Almost a quarter of people with first-episode psychosis or schizophrenia will develop TRS in the early stages of treatment. When including people with schizophrenia who relapse despite initial response and continuous treatment, rates of TRS may be as high as a third.

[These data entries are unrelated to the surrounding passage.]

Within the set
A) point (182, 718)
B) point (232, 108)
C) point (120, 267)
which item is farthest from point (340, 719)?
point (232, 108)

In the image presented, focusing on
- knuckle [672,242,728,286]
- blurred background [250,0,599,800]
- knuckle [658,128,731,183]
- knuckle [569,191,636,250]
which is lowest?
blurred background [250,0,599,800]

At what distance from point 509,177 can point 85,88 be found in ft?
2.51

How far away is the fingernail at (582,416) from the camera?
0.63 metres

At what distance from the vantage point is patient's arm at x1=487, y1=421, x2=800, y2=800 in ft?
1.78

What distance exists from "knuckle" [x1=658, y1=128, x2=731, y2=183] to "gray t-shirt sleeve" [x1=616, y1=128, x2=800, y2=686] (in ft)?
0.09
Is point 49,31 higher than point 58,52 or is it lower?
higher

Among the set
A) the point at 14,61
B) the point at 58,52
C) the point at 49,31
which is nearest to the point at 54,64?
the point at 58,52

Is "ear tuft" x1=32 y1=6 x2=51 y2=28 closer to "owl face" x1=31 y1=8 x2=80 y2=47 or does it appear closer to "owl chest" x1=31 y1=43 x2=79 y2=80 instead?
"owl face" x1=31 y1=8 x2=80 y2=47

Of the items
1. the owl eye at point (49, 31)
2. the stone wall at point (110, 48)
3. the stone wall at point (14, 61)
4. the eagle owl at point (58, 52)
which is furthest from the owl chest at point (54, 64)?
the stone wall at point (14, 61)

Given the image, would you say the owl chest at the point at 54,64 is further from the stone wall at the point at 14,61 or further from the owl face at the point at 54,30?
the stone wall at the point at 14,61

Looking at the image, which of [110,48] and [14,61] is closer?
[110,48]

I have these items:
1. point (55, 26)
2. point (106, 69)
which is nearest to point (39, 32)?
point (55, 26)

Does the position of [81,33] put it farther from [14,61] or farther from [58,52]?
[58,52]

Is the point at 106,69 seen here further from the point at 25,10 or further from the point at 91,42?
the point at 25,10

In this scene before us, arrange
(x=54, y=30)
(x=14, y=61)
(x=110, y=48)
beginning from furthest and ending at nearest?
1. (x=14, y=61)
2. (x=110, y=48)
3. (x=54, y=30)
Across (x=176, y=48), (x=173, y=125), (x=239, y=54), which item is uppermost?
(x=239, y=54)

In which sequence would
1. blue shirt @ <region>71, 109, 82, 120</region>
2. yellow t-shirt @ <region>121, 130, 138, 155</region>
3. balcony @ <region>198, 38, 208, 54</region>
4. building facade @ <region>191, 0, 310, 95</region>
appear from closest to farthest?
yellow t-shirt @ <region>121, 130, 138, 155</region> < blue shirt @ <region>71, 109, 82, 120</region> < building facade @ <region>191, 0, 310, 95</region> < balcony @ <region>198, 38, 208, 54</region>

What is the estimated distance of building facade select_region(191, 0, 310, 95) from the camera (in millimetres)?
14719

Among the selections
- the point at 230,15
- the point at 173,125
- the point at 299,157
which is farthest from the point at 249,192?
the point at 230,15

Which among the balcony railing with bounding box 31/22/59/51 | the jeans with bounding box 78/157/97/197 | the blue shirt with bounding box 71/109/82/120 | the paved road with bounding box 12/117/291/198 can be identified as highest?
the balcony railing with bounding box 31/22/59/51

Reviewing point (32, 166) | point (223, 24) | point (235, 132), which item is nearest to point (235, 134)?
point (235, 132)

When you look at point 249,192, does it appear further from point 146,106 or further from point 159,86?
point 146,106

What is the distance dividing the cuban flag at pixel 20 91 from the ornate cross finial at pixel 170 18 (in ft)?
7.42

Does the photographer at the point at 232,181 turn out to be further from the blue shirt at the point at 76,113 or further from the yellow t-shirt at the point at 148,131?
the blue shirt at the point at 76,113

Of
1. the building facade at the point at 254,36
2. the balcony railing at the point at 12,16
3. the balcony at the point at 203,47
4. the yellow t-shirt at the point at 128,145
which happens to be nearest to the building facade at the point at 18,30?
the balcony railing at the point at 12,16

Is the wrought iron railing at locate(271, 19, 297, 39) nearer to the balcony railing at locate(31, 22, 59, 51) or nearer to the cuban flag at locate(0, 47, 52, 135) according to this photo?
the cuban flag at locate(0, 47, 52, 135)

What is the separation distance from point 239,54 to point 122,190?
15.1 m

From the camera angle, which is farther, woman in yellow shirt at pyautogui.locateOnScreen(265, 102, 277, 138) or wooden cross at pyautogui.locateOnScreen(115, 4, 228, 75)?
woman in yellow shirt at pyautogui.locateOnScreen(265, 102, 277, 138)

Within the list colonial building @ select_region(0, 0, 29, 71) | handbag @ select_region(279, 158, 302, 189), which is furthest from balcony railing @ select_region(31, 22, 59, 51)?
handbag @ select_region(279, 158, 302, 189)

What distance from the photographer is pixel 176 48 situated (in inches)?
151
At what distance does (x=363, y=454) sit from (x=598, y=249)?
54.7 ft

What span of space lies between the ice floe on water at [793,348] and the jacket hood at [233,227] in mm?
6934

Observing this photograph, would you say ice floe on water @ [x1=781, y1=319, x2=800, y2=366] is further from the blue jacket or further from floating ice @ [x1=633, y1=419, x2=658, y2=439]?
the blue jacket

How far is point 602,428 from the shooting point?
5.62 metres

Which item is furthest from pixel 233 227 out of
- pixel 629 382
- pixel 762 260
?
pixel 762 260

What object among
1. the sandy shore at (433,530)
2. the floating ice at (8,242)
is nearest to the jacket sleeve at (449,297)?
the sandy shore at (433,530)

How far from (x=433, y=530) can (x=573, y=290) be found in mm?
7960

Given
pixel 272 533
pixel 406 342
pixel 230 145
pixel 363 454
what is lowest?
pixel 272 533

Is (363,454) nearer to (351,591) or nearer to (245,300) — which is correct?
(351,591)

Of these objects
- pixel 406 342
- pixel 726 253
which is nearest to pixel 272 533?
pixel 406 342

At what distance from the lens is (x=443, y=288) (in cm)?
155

These high rates of TRS highlight the need for improved access to clozapine and psychosocial supports.



中文翻译:

首发队列中难治性精神分裂症的发生率:系统评价和荟萃分析

背景

难治性精神分裂症 (TRS) 与高水平的功能障碍、医疗保健使用和社会成本相关。由于选择偏倚,横断面研究可能会高估 TRS 率。

目标

我们旨在通过使用首集队列来量化 TRS 率,以改善资源分配和氯氮平的使用。

方法

我们对首发精神病和精神分裂症患者的 TRS 率进行了系统评价,至少随访 8 周。我们检索了 PubMed、PsycINFO、EMBASE、CINAHL 和 Cochrane 系统评价数据库,并对纳入研究的 TRS 率进行了荟萃分析。

结果

纳入 12 项研究,共 11 958 名参与者;六项研究质量很高。在所有首发精神分裂症队列中,TRS 率为 22.8%(95% CI 19.1-27.0%,P < 0.001 ),在首发精神分裂症队列中为24.4%(95% CI 19.5-30.0%,P < 0.001)。按招募地点、TRS 定义、研究质量、数据收集时间以及回顾性与前瞻性数据收集的亚组敏感性分析并未导致异质性的统计学显着差异。在元回归中,随访时间和辍学百分比对总体 TRS 率没有显着影响。男性患 TRS 的可能性是女性的 1.57 倍(95% CI 1.11-2.21,P = 0.010)。

结论

几乎四分之一的首发精神病或精神分裂症患者会在治疗的早期阶段发展为 TRS。如果将精神分裂症患者包括在内,尽管初始反应和持续治疗仍会复发,TRS 的发生率可能高达三分之一。如此高的 TRS 发生率凸显了改善氯氮平和社会心理支持的必要性。